Analytical investigation of the role of lateral mixing in the evolution of non-precipitating Cumulus

A minimalistic analytical model allowing analysis of the developing and dissolving stages of non-precipitating convective clouds is proposed. We present an analytical solution of 1D equation describing effects of lateral turbulent mixing with dry surrounding air and diffusional growth/evaporation on a microphysical structure of ascending/descending cloud volume.

Spatial and temporal changes of liquid water content (LWC), the adiabatic fraction, droplet concentration, and the mean volume droplet radius are calculated at the developing stage. It is shown that the existence of a non-diluted core in a growing cumulus cloud mainly depends on the cloud width and vertical velocity. Since lateral mixing synchronously decreases both the LWC and the droplet concentration, the variation of the mean volume droplet radius is low inside the cloud. The approximate quantitative condition for cloud formation in updraft is derived. It is shown that a cloud can arise when its vertical velocity exceeds a critical value.

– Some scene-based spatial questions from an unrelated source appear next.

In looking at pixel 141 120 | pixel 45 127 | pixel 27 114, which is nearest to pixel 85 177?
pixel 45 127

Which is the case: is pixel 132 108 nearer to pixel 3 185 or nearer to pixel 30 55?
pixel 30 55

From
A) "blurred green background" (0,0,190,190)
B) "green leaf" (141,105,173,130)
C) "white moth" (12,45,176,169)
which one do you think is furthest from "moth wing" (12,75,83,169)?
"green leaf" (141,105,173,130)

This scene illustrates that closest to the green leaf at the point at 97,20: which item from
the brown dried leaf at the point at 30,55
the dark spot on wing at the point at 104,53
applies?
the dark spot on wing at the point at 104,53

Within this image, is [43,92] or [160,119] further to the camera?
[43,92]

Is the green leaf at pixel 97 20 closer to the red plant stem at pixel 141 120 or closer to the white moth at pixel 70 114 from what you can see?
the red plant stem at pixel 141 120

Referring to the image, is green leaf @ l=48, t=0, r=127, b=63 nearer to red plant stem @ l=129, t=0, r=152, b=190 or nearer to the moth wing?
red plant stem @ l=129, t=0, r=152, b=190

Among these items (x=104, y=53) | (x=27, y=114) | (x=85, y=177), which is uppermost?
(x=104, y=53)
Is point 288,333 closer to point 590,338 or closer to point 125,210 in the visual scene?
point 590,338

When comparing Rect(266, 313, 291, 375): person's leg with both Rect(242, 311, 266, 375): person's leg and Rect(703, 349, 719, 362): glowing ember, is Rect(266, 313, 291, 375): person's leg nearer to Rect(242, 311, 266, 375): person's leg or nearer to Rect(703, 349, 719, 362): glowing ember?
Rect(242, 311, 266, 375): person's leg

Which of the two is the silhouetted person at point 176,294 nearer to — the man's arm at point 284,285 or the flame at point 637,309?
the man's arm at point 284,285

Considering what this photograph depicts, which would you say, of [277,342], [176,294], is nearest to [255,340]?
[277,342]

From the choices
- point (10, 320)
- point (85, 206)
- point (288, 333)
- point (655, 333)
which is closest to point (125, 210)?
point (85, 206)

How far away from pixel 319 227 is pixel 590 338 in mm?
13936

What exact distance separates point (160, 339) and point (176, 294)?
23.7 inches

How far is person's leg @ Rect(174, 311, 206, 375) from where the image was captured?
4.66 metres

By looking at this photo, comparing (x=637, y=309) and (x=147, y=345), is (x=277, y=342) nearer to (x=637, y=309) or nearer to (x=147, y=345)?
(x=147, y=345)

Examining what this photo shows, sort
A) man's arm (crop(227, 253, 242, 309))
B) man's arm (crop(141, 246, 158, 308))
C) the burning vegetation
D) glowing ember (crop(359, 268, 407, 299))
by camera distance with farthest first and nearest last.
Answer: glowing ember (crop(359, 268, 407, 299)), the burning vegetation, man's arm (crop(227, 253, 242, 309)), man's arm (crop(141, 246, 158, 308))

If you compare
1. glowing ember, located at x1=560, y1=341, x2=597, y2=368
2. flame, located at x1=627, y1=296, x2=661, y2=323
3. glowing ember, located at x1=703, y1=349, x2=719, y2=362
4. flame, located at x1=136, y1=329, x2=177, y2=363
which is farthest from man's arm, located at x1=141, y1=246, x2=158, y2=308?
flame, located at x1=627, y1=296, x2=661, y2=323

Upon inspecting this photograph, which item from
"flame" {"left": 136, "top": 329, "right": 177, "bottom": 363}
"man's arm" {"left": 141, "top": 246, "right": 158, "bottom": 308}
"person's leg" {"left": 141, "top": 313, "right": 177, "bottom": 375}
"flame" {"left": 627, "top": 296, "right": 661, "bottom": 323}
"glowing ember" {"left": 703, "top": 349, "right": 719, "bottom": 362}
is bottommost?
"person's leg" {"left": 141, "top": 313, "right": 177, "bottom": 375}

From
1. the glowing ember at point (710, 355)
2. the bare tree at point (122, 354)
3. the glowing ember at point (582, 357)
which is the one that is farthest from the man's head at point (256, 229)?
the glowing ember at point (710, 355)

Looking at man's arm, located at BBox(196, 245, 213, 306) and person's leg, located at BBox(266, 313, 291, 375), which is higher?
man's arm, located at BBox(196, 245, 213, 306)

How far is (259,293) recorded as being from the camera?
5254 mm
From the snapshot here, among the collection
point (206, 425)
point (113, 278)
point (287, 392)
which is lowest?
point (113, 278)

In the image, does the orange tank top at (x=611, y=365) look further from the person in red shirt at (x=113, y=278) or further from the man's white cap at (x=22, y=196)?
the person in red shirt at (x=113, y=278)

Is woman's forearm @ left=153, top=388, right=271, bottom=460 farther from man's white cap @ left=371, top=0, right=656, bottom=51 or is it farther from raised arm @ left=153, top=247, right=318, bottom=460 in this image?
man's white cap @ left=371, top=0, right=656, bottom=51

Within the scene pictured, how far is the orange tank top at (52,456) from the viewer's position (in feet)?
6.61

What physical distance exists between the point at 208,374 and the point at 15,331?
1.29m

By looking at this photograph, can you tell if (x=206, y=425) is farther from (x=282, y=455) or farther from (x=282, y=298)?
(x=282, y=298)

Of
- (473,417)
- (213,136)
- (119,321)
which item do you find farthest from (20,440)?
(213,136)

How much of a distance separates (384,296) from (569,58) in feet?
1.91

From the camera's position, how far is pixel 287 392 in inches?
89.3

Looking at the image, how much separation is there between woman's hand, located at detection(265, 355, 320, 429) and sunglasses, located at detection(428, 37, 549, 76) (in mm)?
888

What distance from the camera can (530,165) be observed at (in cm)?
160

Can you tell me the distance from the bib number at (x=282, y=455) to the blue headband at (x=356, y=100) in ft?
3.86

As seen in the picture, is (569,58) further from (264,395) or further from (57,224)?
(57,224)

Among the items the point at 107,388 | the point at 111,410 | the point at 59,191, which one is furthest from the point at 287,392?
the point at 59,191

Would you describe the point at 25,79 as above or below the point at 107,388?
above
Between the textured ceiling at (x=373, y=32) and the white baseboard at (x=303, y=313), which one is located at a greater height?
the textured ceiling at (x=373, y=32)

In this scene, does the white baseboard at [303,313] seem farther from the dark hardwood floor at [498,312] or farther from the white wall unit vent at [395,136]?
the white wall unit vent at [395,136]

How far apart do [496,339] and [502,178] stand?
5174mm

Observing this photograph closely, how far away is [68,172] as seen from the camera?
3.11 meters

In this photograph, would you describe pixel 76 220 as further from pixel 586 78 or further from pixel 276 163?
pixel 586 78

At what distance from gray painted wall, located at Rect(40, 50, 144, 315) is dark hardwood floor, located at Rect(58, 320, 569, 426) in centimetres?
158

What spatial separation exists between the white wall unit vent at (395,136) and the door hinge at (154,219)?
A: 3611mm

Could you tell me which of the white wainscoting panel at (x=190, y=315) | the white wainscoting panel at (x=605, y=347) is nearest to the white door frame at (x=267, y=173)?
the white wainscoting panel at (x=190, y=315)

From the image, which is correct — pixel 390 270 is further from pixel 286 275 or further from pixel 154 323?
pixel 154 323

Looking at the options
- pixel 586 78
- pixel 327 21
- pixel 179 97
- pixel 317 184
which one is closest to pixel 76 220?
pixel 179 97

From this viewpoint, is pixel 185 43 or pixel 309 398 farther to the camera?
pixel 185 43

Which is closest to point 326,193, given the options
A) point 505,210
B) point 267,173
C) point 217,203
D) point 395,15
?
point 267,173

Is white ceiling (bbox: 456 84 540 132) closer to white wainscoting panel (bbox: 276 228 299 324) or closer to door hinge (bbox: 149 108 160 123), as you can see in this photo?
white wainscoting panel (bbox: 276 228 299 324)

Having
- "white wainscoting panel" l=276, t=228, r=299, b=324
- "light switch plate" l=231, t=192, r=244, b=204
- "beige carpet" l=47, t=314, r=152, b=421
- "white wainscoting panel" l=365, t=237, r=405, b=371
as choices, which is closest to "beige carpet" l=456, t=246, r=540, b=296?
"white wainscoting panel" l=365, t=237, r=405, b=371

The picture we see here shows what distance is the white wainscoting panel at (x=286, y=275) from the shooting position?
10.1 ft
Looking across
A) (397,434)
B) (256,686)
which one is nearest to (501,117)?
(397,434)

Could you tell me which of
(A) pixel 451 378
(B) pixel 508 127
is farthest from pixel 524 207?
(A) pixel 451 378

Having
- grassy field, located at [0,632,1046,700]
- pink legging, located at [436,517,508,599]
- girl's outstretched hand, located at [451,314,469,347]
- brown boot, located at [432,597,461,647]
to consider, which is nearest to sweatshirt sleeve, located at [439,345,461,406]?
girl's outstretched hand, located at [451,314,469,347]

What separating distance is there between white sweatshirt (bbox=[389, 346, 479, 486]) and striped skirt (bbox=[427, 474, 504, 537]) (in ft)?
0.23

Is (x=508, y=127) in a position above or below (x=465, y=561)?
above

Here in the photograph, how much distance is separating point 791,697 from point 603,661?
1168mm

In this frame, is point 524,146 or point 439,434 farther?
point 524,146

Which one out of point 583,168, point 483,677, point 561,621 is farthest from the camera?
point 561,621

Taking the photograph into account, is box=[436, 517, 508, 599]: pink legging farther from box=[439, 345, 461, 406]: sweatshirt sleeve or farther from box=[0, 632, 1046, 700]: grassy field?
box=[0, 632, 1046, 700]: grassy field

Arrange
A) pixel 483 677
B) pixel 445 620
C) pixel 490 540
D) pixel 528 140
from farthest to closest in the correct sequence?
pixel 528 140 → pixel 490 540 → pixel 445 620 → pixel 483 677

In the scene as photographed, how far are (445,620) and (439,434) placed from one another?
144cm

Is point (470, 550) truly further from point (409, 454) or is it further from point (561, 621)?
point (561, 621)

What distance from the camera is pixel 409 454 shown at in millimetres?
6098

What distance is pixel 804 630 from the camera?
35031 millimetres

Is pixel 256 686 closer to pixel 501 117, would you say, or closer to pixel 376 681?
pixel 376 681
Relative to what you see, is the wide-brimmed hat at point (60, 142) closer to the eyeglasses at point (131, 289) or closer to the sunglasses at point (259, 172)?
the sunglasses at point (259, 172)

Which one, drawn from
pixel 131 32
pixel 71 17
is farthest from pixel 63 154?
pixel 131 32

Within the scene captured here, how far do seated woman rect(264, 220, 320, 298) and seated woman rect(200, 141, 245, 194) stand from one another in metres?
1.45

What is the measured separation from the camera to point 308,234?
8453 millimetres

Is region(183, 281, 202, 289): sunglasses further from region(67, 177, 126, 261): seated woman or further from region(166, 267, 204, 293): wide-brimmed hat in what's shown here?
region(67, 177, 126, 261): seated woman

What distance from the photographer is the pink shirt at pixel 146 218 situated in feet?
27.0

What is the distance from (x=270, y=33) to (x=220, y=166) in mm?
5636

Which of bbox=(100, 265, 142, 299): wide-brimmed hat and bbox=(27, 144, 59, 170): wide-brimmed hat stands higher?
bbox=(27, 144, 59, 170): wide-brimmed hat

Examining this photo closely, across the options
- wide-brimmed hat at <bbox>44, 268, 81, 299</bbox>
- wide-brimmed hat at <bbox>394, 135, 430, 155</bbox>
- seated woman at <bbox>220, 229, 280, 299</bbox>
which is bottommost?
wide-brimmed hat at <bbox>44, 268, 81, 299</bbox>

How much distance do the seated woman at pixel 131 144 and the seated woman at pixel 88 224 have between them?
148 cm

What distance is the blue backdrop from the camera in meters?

The temporal changes in the spatial structure of a cloud and in its immediate environment at the dissolving stage are analyzed. An equation for cloud dissolving time is derived. The comparison of the effects of a temperature increase in the course of cloud descent and of the mixing with the dry surrounding air shows that the descent is a dominating factor determining the decrease in the LWC, while mixing has a stronger effect on the cloud shape. The main parameter determining the dissolving time is the downdraft velocity. It should exceed 30 cm/s in order to provide reasonable dissolving time. After a cloud totally dissolves it leaves behind an area with humidity exceeding that of the environment.

The comparison of the model results with previously published observational data indicates a reasonable agreement. These results can be useful for parameterization purposes. Values of the environment humidity and temperature, LWC at cloud top, cloud width, vertical velocity of downdraft, and the turbulent coefficient should be used as parameters of such parameterization.